(Collected data entries)
* * * * *

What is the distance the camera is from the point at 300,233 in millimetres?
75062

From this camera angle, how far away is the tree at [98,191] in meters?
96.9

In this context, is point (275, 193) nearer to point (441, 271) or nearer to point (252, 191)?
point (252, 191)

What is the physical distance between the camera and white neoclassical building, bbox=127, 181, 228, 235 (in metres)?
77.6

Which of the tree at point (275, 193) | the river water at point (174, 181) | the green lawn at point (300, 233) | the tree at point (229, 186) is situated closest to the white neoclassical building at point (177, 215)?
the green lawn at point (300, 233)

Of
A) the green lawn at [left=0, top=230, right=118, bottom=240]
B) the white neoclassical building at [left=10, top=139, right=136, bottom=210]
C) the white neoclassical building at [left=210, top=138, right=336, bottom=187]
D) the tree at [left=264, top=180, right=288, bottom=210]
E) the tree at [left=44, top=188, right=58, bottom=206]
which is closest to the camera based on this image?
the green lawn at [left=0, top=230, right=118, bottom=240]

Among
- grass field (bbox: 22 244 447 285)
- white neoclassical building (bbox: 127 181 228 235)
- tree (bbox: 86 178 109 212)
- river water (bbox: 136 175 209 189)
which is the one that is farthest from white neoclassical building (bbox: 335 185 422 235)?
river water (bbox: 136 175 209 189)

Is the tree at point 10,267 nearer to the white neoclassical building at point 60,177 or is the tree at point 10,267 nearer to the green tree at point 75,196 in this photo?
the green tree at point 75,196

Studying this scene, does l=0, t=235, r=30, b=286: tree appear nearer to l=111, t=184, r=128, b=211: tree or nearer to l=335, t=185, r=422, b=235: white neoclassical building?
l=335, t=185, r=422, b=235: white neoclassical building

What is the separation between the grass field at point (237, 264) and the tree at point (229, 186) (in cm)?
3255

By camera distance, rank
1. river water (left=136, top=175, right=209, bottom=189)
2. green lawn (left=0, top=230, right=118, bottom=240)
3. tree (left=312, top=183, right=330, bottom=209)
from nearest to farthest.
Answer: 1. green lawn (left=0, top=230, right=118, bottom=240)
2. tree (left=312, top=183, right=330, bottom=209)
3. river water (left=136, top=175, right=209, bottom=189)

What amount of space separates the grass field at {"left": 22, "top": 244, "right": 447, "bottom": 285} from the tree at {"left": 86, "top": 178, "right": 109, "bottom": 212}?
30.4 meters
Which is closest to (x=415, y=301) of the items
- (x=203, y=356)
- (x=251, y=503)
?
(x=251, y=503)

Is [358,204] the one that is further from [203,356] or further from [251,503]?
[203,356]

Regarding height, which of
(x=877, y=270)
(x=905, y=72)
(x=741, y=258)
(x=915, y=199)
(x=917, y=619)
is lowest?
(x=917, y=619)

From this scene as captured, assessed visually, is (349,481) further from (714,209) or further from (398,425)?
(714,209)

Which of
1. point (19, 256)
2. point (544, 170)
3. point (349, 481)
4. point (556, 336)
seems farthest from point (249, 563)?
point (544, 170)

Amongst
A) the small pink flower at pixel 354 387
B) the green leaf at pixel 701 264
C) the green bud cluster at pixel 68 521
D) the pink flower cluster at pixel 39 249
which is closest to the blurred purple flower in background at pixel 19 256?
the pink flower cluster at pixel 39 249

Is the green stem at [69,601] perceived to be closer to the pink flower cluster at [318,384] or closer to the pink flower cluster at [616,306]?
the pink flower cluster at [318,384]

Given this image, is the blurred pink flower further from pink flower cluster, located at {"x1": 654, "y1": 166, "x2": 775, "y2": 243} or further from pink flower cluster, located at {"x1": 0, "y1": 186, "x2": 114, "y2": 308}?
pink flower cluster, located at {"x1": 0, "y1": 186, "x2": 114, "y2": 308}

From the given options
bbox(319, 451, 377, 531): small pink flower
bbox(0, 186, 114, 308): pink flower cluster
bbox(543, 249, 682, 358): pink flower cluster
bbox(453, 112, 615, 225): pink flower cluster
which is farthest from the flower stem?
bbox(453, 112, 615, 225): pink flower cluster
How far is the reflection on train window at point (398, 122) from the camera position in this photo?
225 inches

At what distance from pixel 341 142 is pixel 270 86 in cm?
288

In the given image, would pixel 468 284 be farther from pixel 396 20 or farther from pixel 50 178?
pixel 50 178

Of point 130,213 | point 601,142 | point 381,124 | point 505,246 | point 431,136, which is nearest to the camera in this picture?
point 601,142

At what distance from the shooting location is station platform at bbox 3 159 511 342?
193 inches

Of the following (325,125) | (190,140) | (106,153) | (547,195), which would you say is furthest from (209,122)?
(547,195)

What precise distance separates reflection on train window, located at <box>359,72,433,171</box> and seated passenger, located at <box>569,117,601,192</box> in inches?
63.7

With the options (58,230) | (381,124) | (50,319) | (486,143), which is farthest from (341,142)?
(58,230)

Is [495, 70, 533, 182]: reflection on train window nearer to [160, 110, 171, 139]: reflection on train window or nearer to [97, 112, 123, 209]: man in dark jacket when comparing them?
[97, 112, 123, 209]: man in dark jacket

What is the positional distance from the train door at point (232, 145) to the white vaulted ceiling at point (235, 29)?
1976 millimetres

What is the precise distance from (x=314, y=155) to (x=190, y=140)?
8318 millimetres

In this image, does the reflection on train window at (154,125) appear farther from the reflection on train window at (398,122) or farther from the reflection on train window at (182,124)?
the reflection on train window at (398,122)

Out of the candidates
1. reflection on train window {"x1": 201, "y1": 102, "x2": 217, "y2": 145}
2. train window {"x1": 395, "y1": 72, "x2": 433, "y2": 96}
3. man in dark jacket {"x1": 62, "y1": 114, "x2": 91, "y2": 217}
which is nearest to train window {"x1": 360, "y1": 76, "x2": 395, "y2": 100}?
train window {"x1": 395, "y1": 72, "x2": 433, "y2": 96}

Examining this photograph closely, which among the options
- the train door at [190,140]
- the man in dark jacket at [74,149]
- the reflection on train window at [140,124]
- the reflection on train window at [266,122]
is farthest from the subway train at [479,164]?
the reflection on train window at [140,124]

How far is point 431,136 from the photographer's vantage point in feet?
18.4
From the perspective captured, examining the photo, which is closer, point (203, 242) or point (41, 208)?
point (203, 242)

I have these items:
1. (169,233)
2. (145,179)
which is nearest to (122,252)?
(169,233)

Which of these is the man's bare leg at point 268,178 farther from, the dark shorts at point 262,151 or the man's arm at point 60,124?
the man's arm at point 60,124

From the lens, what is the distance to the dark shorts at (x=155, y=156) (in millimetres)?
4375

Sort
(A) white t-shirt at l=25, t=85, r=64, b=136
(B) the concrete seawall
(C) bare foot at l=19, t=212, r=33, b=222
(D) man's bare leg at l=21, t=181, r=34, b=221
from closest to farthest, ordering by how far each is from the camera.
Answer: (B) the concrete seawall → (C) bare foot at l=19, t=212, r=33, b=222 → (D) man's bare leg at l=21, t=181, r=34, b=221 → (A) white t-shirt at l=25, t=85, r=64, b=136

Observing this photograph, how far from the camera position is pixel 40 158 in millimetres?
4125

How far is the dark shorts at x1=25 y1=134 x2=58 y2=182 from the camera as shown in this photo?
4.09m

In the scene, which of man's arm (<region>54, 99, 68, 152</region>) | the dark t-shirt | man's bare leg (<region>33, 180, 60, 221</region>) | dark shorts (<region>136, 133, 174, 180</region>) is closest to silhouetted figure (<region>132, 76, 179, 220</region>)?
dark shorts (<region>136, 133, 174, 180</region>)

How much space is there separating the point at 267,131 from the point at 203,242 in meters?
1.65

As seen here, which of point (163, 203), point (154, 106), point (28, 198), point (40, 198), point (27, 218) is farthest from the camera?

* * * * *

• _Given request_
Rewrite the lines from the one containing "How much space" through the end of the records as a Markdown table with the columns Row and Line, one numbered row per line, leaving out blank lines.

• _Answer for the task_
| Row | Line |
|---|---|
| 1 | How much space is there separating the point at 267,131 from the point at 203,242 in meters? |
| 2 | 1.65 |
| 3 | As seen here, which of point (163, 203), point (154, 106), point (28, 198), point (40, 198), point (27, 218) is farthest from the camera? |